Easier than you’d think.

  • Bread (khoubz), everywhere, plain, satisfying
  • Chicken brochettes (skewers), kid-friendly
  • Couscous with chicken, accessible
  • Tagine kefta with an egg on top, looks fun, tastes mild
  • Fresh-squeezed orange juice, universal kid drink
  • Croissants and msemmen flatbread for breakfast, every café
  • Spaghetti and pizza, yes, modern restaurants have them
  • Avocado smoothie, Moroccan favorite, kids love it

What to be careful with:

  • Spice levels, most Moroccan food isn’t spicy but ask
  • Tap water, see our water guide. Bottled for kids.
  • Ice in drinks, tourist-zone safe, street stalls iffy

Logistics

Strollers

Mostly useless. Carriers (Ergobaby, Manduca) are better in medinas. Wide-wheeled strollers work in Gueliz, Essaouira, modern Casablanca. Forget them in Fes.

Diapers / formula

Available in all city pharmacies. Bring 2 days’ worth for emergencies.

Car seats

Required by law but rarely enforced. Rental car companies provide them on request (book ahead, sometimes 50 MAD/day extra). Petits taxis don’t have them, riding with a toddler on your lap is normal in Morocco even if it’s not safe.

Health

  • Pharmacies are excellent. Pharmacists speak French, sometimes English.
  • Pediatric hospitals in Marrakech (Polyclinique du Sud), Casablanca, Rabat.
  • Travel insurance is essential. A medical evacuation from rural Morocco is expensive.

Language

  • French goes far with kids, many doctors, pharmacists, hotel staff speak it.
  • Moroccan kids adore tourist kids. Your child will be smiled at, played with, picked up. Friendly culture.

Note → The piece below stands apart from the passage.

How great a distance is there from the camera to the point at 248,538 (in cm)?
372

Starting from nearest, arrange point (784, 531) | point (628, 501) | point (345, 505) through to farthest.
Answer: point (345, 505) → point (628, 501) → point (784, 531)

7-day kid-friendly Morocco itinerary

DayWhere
1Arrive Marrakech, riad pool, easy dinner
2Marrakech morning (Bahia Palace + souks 2hr), pool afternoon
3Atlas Mountains day trip (Imlil or Asni), mules, lunch
4Bus or drive to Essaouira (3h), settle in
5Essaouira beach, walk medina, port fish lunch
6Essaouira: camel ride on beach, surf lesson (kids 8+)
7Back to Marrakech for flight

Adds: visit Jardin Majorelle on Day 2 if older kids.

Common mistakes

  • Trying to do Fes + Marrakech + Sahara in 7 days with toddlers. Recipe for misery.
  • Booking the cheapest riad with no pool. July–August without pool = melted family.
  • Underestimating walking distances in medinas. Even adults walk 10km a day. Kids tap out at 3 km.
  • Skipping snacks and water. Always have both.
  • Not bringing tablets. Yes, give them the screen. Vacation isn’t where you fight that battle.
  • Wrong shoes for the medina. Closed comfortable shoes only. Sandals get destroyed.
  • Visiting in July–August with young kids. 42°C in Marrakech with a toddler is genuinely unsafe.

When to go with kids

  • Best: March–May, September–October. Mild weather, manageable temps.
  • OK: November–February (warm enough on coast, layers in cities).
  • Avoid: June–August unless coastal-only (Essaouira/Agadir are cooler but Marrakech is brutal).

Is Morocco worth it with kids?

Yes, if you pace correctly. The wrong itinerary is exhausting; the right one is unforgettable. Slow down, embrace the pool days, accept that you’ll see 60% of what childless travelers see.

Your kids will remember the camel ride for the rest of their lives.